» **Instructions to follow**:
Copy out the text of each item below word for word, leaving out the pictures.
++++ Records shown ++++
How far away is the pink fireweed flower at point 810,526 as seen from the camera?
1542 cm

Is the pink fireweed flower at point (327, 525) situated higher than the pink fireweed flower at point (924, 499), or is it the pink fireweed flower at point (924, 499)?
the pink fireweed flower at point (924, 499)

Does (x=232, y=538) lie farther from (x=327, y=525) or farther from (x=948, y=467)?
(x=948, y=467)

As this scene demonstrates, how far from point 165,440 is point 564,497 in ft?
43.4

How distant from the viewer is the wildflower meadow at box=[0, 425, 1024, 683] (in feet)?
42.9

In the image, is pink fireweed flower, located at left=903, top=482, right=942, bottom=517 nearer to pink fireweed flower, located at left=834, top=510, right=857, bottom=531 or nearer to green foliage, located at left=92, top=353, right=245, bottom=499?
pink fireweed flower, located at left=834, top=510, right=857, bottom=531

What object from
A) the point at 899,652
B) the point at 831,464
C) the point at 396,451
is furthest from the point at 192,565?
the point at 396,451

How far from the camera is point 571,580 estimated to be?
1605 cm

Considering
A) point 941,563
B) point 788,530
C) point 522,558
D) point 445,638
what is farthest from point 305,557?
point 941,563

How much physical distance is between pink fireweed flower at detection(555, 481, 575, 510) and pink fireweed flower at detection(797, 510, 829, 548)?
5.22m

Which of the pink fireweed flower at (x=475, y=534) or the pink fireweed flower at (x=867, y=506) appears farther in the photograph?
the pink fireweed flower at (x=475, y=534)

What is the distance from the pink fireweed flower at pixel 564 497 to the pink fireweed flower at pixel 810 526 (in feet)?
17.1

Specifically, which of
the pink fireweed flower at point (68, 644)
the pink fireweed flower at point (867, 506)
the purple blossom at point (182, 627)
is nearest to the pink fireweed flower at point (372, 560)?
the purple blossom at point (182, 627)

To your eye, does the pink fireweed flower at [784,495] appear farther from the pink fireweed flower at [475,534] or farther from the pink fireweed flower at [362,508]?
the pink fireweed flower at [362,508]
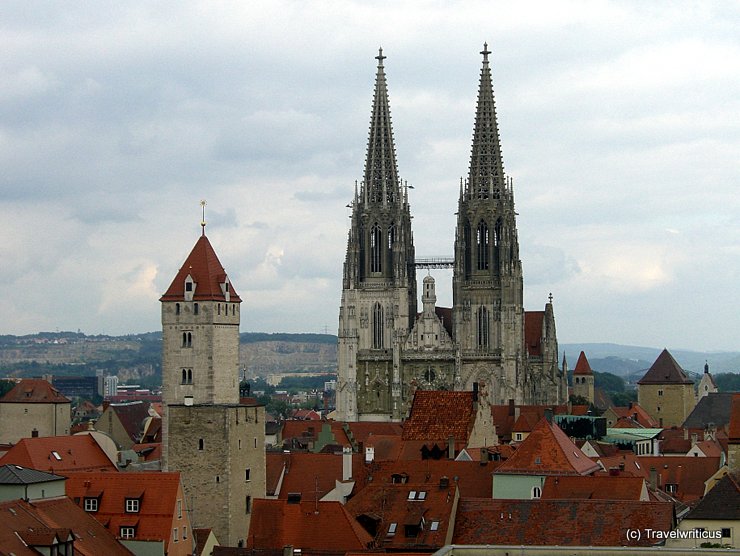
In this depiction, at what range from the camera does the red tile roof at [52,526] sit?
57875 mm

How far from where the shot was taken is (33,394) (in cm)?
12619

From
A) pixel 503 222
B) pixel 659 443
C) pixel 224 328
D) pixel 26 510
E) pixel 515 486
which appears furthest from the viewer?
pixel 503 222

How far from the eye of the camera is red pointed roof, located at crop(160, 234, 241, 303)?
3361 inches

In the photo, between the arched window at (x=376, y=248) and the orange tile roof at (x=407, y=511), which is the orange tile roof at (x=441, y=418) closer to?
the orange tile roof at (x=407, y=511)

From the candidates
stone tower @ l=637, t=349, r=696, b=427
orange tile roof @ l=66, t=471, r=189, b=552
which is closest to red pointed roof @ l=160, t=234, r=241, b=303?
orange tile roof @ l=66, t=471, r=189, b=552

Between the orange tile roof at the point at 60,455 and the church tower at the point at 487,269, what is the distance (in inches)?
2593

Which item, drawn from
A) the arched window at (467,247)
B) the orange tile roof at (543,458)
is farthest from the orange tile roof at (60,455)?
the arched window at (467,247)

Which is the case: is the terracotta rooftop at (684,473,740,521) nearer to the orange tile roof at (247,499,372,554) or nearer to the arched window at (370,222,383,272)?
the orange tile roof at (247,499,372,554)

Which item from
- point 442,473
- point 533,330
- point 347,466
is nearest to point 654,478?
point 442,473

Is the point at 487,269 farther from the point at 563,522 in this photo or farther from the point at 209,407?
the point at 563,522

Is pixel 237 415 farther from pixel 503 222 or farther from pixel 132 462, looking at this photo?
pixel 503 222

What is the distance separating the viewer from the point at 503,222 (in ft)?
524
++++
» **Worked solution**:
How far away is the pink fireweed flower at point 810,526 as seen from the camera?
1542 cm

Is the pink fireweed flower at point (327, 525) situated higher than the pink fireweed flower at point (924, 499), or is it the pink fireweed flower at point (924, 499)?
the pink fireweed flower at point (924, 499)

Does (x=232, y=538) lie farther from (x=327, y=525) or farther from (x=948, y=467)?
(x=948, y=467)

As this scene demonstrates, how far from point 165,440 is point 564,497 in ft?
43.4

How distant from the viewer is the wildflower meadow at box=[0, 425, 1024, 683] (in feet)?
42.9

In the image, is pink fireweed flower, located at left=903, top=482, right=942, bottom=517 nearer to pink fireweed flower, located at left=834, top=510, right=857, bottom=531 or nearer to green foliage, located at left=92, top=353, right=245, bottom=499?
pink fireweed flower, located at left=834, top=510, right=857, bottom=531

What object from
A) the point at 899,652
B) the point at 831,464
C) the point at 396,451
is furthest from the point at 192,565?
the point at 396,451

How far from the camera is point 571,580 estimated to be?
1605 cm

Considering
A) point 941,563
B) point 788,530
C) point 522,558
D) point 445,638
what is farthest from point 305,557?
point 941,563

How much physical distance is between pink fireweed flower at detection(555, 481, 575, 510) and pink fireweed flower at detection(797, 510, 829, 548)?
5.22m

Which of the pink fireweed flower at (x=475, y=534) or the pink fireweed flower at (x=867, y=506) appears farther in the photograph?
the pink fireweed flower at (x=475, y=534)

What is the distance from the pink fireweed flower at pixel 564 497 to the pink fireweed flower at pixel 810 526 (in feet)?
17.1

Specifically, which of
the pink fireweed flower at point (68, 644)
the pink fireweed flower at point (867, 506)
the purple blossom at point (182, 627)
is nearest to the pink fireweed flower at point (372, 560)?
the purple blossom at point (182, 627)

To your eye, does the pink fireweed flower at [784,495] appear farther from the pink fireweed flower at [475,534] or farther from the pink fireweed flower at [362,508]?
the pink fireweed flower at [362,508]
In this depiction, at what range from the camera does the red tile roof at [52,526] sit?
57875 mm

How far from where the shot was taken is (33,394) (in cm)?
12619

From
A) pixel 503 222
B) pixel 659 443
C) pixel 224 328
D) pixel 26 510
E) pixel 515 486
which appears furthest from the viewer?
pixel 503 222

How far from the eye of the camera is red pointed roof, located at crop(160, 234, 241, 303)?
3361 inches

In the photo, between the arched window at (x=376, y=248) and the orange tile roof at (x=407, y=511), which is the orange tile roof at (x=441, y=418) closer to?
the orange tile roof at (x=407, y=511)

From the candidates
stone tower @ l=637, t=349, r=696, b=427
orange tile roof @ l=66, t=471, r=189, b=552
which is closest to red pointed roof @ l=160, t=234, r=241, b=303?
orange tile roof @ l=66, t=471, r=189, b=552

Between the orange tile roof at the point at 60,455 and the church tower at the point at 487,269, what is the distance (in inches)?
2593

Which item, drawn from
A) the arched window at (467,247)
B) the orange tile roof at (543,458)
is farthest from the orange tile roof at (60,455)?
the arched window at (467,247)

Which is the case: is the terracotta rooftop at (684,473,740,521) nearer to the orange tile roof at (247,499,372,554) or nearer to the arched window at (370,222,383,272)?
the orange tile roof at (247,499,372,554)

Which item from
- point 442,473
- point 533,330
- point 347,466
is nearest to point 654,478?
point 442,473

Is the point at 487,269 farther from the point at 563,522 in this photo or farther from the point at 209,407?
the point at 563,522

Is pixel 237 415 farther from pixel 503 222 or farther from pixel 132 462, looking at this photo?
pixel 503 222

What is the distance separating the viewer from the point at 503,222 (in ft)?
524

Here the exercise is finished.